Convergence is fast — typically within 5-10 cycles. This is characteristic of JMLE for the Rasch model: with only one parameter per item and the raw score as a sufficient statistic for \(\theta\), the alternating algorithm settles quickly.

Watching JMLE Converge

hist_df <- rasch_result$history
hist_df$Item <- factor(hist_df$Item, labels = paste("Item", 1:5))
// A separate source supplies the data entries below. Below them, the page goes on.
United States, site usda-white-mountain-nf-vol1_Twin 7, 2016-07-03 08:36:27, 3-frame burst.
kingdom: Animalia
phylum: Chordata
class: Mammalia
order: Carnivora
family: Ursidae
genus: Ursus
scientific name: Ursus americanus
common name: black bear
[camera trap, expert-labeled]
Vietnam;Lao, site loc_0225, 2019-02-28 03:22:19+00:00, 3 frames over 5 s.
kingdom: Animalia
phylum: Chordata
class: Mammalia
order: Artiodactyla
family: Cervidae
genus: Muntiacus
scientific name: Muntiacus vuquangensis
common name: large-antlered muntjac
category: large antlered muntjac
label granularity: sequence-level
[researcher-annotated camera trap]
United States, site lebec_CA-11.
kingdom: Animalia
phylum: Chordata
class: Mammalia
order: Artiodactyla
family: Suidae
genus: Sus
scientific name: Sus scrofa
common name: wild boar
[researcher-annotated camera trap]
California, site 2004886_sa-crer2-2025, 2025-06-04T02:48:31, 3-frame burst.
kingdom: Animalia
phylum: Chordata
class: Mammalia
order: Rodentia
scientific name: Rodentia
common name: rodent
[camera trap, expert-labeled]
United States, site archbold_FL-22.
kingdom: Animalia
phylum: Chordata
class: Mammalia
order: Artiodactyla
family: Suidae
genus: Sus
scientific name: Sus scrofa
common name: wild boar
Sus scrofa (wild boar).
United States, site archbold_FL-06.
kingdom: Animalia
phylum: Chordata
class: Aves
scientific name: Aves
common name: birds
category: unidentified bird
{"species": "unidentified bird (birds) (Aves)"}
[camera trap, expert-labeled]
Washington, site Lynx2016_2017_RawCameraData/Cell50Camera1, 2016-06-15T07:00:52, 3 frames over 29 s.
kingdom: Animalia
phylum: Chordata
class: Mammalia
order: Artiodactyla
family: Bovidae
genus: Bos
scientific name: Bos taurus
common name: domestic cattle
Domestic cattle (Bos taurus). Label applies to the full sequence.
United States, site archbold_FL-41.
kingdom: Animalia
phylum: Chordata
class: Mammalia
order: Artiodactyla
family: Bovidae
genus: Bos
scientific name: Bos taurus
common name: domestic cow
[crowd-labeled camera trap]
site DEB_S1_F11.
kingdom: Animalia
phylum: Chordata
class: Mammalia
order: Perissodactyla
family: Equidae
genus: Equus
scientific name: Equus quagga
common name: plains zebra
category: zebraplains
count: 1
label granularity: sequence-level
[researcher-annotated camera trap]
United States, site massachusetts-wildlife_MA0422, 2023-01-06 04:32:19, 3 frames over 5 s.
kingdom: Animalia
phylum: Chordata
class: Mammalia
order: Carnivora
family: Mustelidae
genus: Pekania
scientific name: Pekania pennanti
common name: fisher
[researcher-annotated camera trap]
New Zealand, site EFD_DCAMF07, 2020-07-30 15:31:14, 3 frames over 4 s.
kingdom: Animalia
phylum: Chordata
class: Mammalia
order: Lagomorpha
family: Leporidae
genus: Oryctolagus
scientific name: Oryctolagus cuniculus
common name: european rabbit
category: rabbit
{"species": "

p1 <- ggplot(hist_df, aes(x = Cycle, y = d, color = Item)) +
  geom_line(linewidth = 1) +
  labs(title = "Intercept (d) Estimates Across Rasch JMLE Cycles",
       y = "Intercept (d)") +
  theme_minimal(base_size = 12) +
  theme(legend.position = "right")

p2 <- ggplot(hist_df[hist_df$Item == "Item 1", ],
             aes(x = Cycle, y = LogLik)) +
  geom_line(linewidth = 1, color = "black") +
  labs(title = "Joint Log-Likelihood Across JMLE Cycles",
       y = "Log-Likelihood") +
  theme_minimal(base_size = 12)

gridExtra::grid.arrange(p1, p2, ncol = 1)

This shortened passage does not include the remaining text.